* 所给节选 *

这所院子紧靠路边,墙上还刷了一层白灰,看起来似乎比老姑家原来的房子敞亮。正对着院门的是二层平房,东面还有两间平房当小锅间,西墙下,是一座小小花坛。由于人少,她们只租了下面一层。听说,楼上也没人住,房东只在上面放了些东西。

家里的兄弟都去过老姑的新家,唯我常年在外奔走。趁着探亲的机会,按他们给的地址,一下就找到地方。拍了铁门,姑夫出来了。姑夫说,你老姑还惦记着陈郢的小园地,一早就骑着三轮车过去了。二表哥里屋睡觉,只露出一个囫囵的背。

第二次再来,老姑出去买菜了,姑夫去了市里看病了。院子里只剩下二表哥,坐在屋子前面,静静地看着四角的天空,看着飘来飘去的云朵。这一幕让我想起多年前,他偶尔来我们家的情形。

那时,我家院子的东南角有一棵大槐树,树冠大过寻常一间屋子。树顶常栖着一群鸽子。二表哥每次来,都没人陪他说话。他就坐在门口,默默看着那棵大槐树,几缕阳光透过树梢,洒在他面前的空地上。如果没有人跟他说羊的事,他会一直看到吃饭。家里任何一个人但凡提一句“二宝,你的羊呢”,他一定报之一笑,算是回应,除此之外,再无更多言语。

老姑家原来的村子距淮河不到五百米,村子后面就是淮河大坝。老宅的前面是一大片菜园,其他几块庄稼地都在坝子附近。印象中,村子西边的河滩上还有一座废气弃的硫酸厂。河滩茂盛的野草丛,就是二表哥放羊的主阵地。

一群羊,仿佛就成了他的全部寄托。我家到老姑家不到两里路。夏天,小表哥常常带我们去瓜地转上一圈,再溜达到河坝边上玩耍,或是下到淮河里捞乌龙(螺蛳)、掏歪歪(河蚌)。这个时候,二表哥仍然寸步不离地守着他的羊。有时,甚至饭桌上也不见他的影子。

* 材料摘录 *
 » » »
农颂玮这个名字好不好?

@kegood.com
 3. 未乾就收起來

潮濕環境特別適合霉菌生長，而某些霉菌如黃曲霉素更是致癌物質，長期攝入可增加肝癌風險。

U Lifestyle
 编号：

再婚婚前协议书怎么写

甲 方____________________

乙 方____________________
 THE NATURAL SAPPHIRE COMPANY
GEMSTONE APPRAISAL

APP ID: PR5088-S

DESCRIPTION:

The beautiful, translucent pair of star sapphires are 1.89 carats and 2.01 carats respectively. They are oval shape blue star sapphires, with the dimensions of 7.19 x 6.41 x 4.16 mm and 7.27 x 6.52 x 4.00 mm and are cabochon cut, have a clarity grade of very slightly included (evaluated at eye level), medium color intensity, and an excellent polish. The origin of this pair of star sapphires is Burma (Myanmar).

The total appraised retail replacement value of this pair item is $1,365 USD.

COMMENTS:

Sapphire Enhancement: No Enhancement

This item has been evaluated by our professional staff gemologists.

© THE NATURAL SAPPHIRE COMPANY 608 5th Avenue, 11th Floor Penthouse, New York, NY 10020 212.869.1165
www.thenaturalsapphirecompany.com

* 本题任务 *
续写这段回忆二表哥与老姑家的节选，从最后一句之后接着写下去。 上面的材料与这段节选各自独立，彼此无关。

* 作答区 *
有一次,他来我们家走亲戚,竟然还赶着羊过来。母羊下小羊,他就把母羊放到他住的屋子里,一直守着,直到小羊出生。

除了放羊,家里的粗重农活,二表哥也一直是主力军。

近几年,村子因为规划而拆迁,老姑也举家搬到长淮站老街的一所民房里。说是举家,其实只有三人了,老姑、姑夫和二表哥。家中的两个表哥和一位表姐均已成家,各有去处。

二表哥因小时候被人伤了脑袋,小学二年级没有读完就辍学在家,放羊干农活,一干就是四十年。而今,村子拆迁了,菜园没有了,耕地被征收了,羊群也早没了,二表哥就闲下来了。

在一个陌生的地方,二表哥无事可做,亦无地方可去。老姑说他年纪越来越大,脑子开始有些瘀了,不敢放他单独出去。以前住在村子里,大都是本家,彼此熟悉,转迷了,遇到熟人还能带回来。陌生的地方,谁肯帮忙。万一遇到坏人,直接拐跑了。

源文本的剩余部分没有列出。